Data lines:
* start *

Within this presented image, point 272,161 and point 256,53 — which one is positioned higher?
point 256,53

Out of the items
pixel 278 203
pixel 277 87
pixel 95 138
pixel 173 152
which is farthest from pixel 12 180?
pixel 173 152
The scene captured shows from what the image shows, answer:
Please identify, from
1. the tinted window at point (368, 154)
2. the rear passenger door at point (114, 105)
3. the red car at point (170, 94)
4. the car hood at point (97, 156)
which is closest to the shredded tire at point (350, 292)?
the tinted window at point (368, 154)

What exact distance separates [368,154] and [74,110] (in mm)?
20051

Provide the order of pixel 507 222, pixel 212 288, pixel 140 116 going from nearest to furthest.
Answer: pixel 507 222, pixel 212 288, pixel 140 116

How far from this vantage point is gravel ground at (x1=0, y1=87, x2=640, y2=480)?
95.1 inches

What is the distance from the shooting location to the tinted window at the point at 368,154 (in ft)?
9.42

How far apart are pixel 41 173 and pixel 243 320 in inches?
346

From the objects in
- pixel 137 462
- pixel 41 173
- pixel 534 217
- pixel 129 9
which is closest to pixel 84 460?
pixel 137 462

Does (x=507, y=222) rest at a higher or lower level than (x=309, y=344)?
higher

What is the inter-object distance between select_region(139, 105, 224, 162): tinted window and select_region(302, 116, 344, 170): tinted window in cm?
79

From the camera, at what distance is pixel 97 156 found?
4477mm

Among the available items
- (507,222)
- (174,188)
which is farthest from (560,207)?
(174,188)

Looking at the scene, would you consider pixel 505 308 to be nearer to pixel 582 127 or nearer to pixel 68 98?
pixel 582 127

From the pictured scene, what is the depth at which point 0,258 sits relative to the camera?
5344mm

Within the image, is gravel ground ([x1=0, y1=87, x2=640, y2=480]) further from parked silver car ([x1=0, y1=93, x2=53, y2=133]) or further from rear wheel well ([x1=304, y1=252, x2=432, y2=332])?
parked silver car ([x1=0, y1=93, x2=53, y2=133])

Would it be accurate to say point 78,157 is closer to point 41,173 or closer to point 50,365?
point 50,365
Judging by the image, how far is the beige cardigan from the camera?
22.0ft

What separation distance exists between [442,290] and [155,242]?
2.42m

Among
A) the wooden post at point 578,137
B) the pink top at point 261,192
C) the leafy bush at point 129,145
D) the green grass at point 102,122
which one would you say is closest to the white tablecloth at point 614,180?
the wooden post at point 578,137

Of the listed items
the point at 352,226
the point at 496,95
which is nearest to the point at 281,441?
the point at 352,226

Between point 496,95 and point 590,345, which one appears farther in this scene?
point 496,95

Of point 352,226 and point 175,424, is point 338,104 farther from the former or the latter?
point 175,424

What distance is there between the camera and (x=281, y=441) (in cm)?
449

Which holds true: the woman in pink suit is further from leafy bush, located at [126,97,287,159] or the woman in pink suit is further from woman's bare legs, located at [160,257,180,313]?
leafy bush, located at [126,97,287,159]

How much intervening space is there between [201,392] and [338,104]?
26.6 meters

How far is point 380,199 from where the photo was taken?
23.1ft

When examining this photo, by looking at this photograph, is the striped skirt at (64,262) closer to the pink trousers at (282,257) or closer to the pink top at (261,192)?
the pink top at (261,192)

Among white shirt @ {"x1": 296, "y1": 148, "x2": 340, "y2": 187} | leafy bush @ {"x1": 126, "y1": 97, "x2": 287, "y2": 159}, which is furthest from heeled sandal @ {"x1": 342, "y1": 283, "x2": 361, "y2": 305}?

* end *

What you will do:
Every record above must be duplicated exactly.

Written solution:
Within this presented image, point 272,161 and point 256,53 — which one is positioned higher?
point 256,53

Out of the items
pixel 278 203
pixel 277 87
pixel 95 138
pixel 173 152
which is farthest from pixel 12 180?
pixel 173 152
The scene captured shows from what the image shows, answer:
Please identify, from
1. the tinted window at point (368, 154)
2. the rear passenger door at point (114, 105)
3. the red car at point (170, 94)
4. the car hood at point (97, 156)
which is closest to the shredded tire at point (350, 292)?
the tinted window at point (368, 154)

What exact distance separates [368,154] and [74,110] (in mm)?
20051

Provide the order of pixel 507 222, pixel 212 288, pixel 140 116 going from nearest to furthest.
Answer: pixel 507 222, pixel 212 288, pixel 140 116

How far from this vantage point is gravel ground at (x1=0, y1=87, x2=640, y2=480)?
95.1 inches

What is the distance from the shooting location to the tinted window at the point at 368,154 (in ft)?
9.42

How far apart are pixel 41 173 and pixel 243 320 in inches?
346

From the objects in
- pixel 137 462
- pixel 41 173
- pixel 534 217
- pixel 129 9
which is closest to pixel 84 460?
pixel 137 462

Does (x=507, y=222) rest at a higher or lower level than (x=309, y=344)?
higher

What is the inter-object distance between select_region(139, 105, 224, 162): tinted window and select_region(302, 116, 344, 170): tinted window in cm?
79

From the camera, at what distance is pixel 97 156 found?
4477mm

Among the available items
- (507,222)
- (174,188)
which is farthest from (560,207)?
(174,188)

Looking at the scene, would you consider pixel 505 308 to be nearer to pixel 582 127 or nearer to pixel 68 98?
pixel 582 127

From the pictured scene, what is the depth at which point 0,258 sits relative to the camera?
5344mm

Within the image, is gravel ground ([x1=0, y1=87, x2=640, y2=480]) further from parked silver car ([x1=0, y1=93, x2=53, y2=133]) or further from rear wheel well ([x1=304, y1=252, x2=432, y2=332])?
parked silver car ([x1=0, y1=93, x2=53, y2=133])

Would it be accurate to say point 78,157 is closer to point 41,173 or closer to point 50,365?
point 50,365
Judging by the image, how far is the beige cardigan from the camera?
22.0ft

What separation distance exists between [442,290] and [155,242]?
2.42m

Among
A) the wooden post at point 578,137
B) the pink top at point 261,192
C) the leafy bush at point 129,145
D) the green grass at point 102,122
which one would you say is closest to the white tablecloth at point 614,180?
the wooden post at point 578,137

Of the listed items
the point at 352,226
the point at 496,95
which is nearest to the point at 281,441?
the point at 352,226

Between point 496,95 and point 590,345, which one appears farther in this scene?
point 496,95

Of point 352,226 and point 175,424, is point 338,104 farther from the former or the latter?
point 175,424

What distance is there between the camera and (x=281, y=441) (in cm)?
449

Which holds true: the woman in pink suit is further from leafy bush, located at [126,97,287,159] or the woman in pink suit is further from woman's bare legs, located at [160,257,180,313]?
leafy bush, located at [126,97,287,159]

How much intervening space is there between [201,392] and [338,104]?
26.6 meters

How far is point 380,199 from where the photo was taken?
23.1ft

When examining this photo, by looking at this photograph, is the striped skirt at (64,262) closer to the pink trousers at (282,257) or closer to the pink top at (261,192)?
the pink top at (261,192)

Among white shirt @ {"x1": 296, "y1": 148, "x2": 340, "y2": 187} | leafy bush @ {"x1": 126, "y1": 97, "x2": 287, "y2": 159}, which is furthest from heeled sandal @ {"x1": 342, "y1": 283, "x2": 361, "y2": 305}?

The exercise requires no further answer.